Method Dependencies Always Works? Fallback
Text Normalization None (optional spaCy) ✅ Yes Regex-only normalization
Fast Path Detection None ✅ Yes Returns None
SQL Context Detection None ✅ Yes Returns (False, False)
SQL DROP Detection SQL context only ✅ Yes Returns None
Docker Detection None ✅ Yes Returns None
Kubernetes Detection None ✅ Yes Returns None
Service Restart Detection None ✅ Yes Returns None
Priority Intents None ✅ Yes Returns None
Pattern Matching None ✅ Yes Returns None
Fuzzy Matching rapidfuzz library ❌ No Skipped if missing
Final Fallback None ✅ Yes Always returns result

Failure Scenarios

Scenario 1: Missing spaCy Model

Input: "restartuj usługę nginx"
1. Text normalization: Uses regex only (no lemmatization)
2. Fast path: No match
3. SQL context: No SQL keywords
4. Pattern matching: Finds "restartuj usługę" → service_restart
Result: ✅ Works correctly

Scenario 2: Missing rapidfuzz Library

Input: "dokcer ps" (typo)
1. Text normalization: "dokcer" → "docker"
2. Pattern matching: "docker ps" → docker/list
Result: ✅ Works correctly (fuzzy not needed)

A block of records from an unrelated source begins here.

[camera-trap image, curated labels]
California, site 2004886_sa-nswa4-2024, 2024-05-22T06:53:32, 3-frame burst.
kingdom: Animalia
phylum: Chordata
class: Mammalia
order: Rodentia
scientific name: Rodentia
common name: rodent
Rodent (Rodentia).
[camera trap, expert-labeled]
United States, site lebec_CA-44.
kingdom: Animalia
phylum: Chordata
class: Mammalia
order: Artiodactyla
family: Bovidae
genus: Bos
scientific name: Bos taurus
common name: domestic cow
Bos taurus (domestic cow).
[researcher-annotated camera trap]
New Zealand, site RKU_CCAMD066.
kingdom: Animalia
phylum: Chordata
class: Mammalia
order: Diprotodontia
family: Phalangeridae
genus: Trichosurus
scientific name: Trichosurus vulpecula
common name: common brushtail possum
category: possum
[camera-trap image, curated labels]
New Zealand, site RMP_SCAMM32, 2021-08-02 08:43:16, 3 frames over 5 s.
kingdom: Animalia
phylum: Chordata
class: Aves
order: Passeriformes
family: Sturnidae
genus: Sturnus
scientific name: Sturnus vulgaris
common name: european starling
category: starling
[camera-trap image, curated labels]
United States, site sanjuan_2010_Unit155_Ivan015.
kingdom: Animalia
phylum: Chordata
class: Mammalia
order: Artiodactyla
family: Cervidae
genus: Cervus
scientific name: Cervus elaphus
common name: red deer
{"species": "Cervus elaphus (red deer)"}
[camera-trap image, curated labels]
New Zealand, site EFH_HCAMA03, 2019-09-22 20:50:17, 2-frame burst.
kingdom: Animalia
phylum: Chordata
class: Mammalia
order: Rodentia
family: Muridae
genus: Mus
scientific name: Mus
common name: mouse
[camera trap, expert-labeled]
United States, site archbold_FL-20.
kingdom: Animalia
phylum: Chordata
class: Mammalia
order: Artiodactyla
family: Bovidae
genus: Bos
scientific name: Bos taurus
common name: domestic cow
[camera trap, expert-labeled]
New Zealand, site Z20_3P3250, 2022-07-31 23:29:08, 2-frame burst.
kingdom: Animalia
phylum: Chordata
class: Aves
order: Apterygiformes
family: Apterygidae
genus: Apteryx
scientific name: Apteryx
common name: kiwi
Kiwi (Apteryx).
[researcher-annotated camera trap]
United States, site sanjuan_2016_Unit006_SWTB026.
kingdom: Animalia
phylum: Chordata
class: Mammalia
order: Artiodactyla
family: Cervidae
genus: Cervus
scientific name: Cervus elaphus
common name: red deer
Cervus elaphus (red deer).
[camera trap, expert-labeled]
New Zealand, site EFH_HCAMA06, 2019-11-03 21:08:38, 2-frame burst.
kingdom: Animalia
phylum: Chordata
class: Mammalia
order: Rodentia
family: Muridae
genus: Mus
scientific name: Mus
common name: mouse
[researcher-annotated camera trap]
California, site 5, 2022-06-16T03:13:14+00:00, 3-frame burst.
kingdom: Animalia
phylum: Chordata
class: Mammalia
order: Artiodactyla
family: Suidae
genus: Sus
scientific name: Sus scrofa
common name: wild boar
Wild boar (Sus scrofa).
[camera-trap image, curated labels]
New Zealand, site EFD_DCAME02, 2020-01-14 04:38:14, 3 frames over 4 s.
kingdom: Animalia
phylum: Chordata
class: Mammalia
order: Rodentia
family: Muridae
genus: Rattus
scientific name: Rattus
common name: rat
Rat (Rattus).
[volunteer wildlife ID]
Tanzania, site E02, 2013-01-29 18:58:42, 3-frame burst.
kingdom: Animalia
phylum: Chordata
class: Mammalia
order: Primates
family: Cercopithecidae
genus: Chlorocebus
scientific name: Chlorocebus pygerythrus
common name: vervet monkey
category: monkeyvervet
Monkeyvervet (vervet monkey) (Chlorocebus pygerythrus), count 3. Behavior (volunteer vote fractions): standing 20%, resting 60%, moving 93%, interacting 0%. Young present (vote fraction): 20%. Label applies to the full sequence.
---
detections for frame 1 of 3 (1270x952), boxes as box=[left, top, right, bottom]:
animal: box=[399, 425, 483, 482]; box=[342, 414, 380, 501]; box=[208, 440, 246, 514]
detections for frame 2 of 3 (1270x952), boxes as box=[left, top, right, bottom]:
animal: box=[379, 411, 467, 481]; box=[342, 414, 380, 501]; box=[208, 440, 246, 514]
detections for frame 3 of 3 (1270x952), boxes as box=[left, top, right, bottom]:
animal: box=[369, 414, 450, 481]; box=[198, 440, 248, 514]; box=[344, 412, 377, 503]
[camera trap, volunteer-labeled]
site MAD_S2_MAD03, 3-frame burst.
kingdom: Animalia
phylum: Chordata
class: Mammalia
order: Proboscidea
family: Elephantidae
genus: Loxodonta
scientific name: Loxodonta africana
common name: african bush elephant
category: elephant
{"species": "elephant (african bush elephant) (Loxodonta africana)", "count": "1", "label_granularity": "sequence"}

Scenario 3: No Dependencies Available

Input: "unknown command xyz"
1. All detection methods return None
2. Final fallback: unknown/unknown
Result: ✅ Always returns something

Scenario 4: Domain Booster Missing

Input: "ps" (no docker keyword)
1. Domain scan for Docker: Requires booster → fails
2. Shell pattern matching: "ps" → list_processes
Result: ✅ Falls back to shell

Confidence Scoring

Configuration

Priority Intents (keyword_intent_detector_config.json)

{
  "priority_intents": {
    "shell": ["service_start", "service_restart", "service_stop", "service_status", ...]
  }
}

Domain Boosters

{
  "domain_boosters": {
    "docker": ["docker", "doker", "dokcer", "kontener", ...],
    "shell": ["plik", "file", "katalog", "directory", ...]
  }
}

Fast Path Keywords

{
  "fast_path": {
    "browser_keywords": ["przeglądark", "browser", ...],
    "search_keywords": ["szukaj w google", "search web", ...]
  }
}

Guarantees

  1. Always returns a result - The final fallback ensures no method returns None
  2. Graceful degradation - Missing dependencies don’t break the pipeline
  3. Deterministic behavior - Same input always produces same output
  4. Performance optimization - Fast path and priority checks first
  5. Safety first - Dangerous operations (SQL DROP) get highest priority

Testing

The system is tested with:

All tests pass regardless of optional dependencies being available.